▶ _Problem description_: Please reproduce the data without any changes, from the line that contains "By looking at" up to and including the final line of the data.

▶ _Exercise materials_:
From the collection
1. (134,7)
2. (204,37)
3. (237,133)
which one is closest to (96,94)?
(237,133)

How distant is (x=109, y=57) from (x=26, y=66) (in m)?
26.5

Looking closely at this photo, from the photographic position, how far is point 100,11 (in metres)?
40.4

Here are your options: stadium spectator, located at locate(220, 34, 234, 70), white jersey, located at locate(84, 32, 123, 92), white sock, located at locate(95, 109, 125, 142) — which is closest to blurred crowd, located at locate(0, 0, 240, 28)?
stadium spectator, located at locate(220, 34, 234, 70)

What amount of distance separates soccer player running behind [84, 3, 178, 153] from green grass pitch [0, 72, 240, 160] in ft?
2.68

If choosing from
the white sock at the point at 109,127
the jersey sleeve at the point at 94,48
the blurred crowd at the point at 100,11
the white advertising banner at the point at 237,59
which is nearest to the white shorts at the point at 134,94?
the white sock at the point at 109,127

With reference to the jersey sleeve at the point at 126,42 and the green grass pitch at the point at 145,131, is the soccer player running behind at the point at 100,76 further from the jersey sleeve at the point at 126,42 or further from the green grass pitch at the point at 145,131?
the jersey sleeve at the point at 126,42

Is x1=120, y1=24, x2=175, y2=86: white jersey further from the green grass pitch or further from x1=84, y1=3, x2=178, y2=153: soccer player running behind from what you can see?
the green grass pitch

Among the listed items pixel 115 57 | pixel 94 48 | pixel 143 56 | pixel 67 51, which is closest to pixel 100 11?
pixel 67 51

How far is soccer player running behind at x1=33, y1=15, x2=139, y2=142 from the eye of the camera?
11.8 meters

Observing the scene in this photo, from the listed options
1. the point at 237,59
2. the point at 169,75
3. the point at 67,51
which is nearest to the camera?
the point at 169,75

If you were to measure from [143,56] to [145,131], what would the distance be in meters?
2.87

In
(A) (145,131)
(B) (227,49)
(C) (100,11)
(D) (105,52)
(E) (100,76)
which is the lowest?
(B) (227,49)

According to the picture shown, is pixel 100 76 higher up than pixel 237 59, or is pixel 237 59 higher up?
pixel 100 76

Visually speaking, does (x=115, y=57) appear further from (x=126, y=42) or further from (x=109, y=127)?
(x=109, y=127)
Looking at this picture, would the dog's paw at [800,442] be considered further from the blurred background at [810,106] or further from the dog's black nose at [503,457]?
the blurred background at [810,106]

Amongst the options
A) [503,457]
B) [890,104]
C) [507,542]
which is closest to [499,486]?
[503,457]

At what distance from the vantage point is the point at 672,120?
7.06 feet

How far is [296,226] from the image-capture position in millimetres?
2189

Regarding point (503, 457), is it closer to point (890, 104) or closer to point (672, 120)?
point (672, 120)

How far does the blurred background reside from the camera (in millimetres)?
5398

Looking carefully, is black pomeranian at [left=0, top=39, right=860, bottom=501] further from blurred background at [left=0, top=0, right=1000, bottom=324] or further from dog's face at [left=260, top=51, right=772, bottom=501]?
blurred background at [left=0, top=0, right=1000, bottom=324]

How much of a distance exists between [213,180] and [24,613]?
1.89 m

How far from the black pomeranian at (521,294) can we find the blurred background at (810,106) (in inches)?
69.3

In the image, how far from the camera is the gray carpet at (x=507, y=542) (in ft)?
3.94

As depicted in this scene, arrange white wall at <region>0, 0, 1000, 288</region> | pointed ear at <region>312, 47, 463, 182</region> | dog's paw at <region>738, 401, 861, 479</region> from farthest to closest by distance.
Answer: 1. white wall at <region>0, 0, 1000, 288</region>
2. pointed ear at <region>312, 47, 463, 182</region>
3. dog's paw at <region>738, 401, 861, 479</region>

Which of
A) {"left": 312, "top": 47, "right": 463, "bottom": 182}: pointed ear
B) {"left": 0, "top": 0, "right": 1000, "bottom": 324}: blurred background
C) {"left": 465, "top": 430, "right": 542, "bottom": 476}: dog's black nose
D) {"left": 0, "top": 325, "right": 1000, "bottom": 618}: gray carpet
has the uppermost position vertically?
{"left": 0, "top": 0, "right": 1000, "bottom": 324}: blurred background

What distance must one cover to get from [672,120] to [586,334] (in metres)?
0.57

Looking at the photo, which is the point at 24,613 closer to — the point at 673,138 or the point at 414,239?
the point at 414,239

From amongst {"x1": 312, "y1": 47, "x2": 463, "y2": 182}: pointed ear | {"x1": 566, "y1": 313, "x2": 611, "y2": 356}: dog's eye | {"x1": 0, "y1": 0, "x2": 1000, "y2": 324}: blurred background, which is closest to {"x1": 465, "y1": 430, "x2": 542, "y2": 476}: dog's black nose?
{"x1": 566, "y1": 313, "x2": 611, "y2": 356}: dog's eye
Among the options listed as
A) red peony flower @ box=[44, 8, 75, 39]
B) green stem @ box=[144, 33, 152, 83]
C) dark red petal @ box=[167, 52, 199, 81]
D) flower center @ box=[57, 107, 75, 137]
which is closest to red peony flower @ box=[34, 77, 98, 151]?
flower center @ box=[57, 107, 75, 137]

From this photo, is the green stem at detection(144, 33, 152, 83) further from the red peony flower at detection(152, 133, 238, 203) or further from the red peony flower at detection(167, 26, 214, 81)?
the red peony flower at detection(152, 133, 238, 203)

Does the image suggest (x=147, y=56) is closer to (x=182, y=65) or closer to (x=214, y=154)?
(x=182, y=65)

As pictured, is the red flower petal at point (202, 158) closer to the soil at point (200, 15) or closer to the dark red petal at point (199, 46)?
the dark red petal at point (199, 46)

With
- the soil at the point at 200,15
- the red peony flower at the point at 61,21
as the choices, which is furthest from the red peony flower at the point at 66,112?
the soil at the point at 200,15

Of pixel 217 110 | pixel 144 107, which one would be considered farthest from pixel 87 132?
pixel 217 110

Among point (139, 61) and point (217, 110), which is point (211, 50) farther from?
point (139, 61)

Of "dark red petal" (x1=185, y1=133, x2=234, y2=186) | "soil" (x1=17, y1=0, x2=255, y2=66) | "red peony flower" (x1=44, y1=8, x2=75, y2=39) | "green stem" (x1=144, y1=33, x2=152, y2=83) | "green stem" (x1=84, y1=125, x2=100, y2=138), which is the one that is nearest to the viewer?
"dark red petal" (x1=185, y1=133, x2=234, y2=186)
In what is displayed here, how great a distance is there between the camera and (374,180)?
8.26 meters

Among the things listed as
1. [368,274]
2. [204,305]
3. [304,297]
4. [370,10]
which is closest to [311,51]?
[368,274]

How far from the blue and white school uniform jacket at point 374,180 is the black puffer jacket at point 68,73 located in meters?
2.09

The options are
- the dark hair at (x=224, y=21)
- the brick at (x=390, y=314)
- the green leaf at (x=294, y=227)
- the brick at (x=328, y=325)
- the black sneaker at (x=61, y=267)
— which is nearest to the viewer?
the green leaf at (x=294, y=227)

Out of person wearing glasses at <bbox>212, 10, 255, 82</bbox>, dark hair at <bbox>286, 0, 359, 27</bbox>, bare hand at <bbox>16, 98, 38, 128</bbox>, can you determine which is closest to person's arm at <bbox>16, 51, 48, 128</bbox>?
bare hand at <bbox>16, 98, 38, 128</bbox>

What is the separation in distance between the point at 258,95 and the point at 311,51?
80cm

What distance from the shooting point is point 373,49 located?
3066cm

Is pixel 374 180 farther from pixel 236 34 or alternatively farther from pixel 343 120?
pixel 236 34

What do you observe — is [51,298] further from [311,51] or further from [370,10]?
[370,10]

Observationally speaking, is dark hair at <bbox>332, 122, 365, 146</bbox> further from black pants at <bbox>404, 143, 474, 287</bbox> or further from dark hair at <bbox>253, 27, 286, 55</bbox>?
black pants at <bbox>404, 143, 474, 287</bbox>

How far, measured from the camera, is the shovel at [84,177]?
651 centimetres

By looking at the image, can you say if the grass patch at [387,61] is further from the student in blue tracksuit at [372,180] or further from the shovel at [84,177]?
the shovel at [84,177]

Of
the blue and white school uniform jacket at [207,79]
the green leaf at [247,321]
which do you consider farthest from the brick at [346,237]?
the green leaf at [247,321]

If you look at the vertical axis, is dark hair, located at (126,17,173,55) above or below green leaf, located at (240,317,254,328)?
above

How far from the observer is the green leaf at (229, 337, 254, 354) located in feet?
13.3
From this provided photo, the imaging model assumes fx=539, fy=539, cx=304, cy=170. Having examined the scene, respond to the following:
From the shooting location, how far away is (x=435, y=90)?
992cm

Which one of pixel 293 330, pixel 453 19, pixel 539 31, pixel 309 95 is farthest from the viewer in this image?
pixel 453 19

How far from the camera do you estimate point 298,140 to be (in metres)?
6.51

▶ _Answer below_:
By looking at the image, can you say if the grass patch at [387,61] is further from the student in blue tracksuit at [372,180] or further from the shovel at [84,177]?
the shovel at [84,177]

Of
the blue and white school uniform jacket at [207,79]
the green leaf at [247,321]
which do you consider farthest from the brick at [346,237]?
the green leaf at [247,321]

If you look at the vertical axis, is dark hair, located at (126,17,173,55) above or below green leaf, located at (240,317,254,328)?
above

How far from the observer is the green leaf at (229, 337, 254, 354) located in feet?
13.3
From this provided photo, the imaging model assumes fx=539, fy=539, cx=304, cy=170. Having examined the scene, respond to the following:
From the shooting location, how far away is (x=435, y=90)?
992cm

Which one of pixel 293 330, pixel 453 19, pixel 539 31, pixel 309 95 is farthest from the viewer in this image?
pixel 453 19

How far from the camera do you estimate point 298,140 to be (in metres)?
6.51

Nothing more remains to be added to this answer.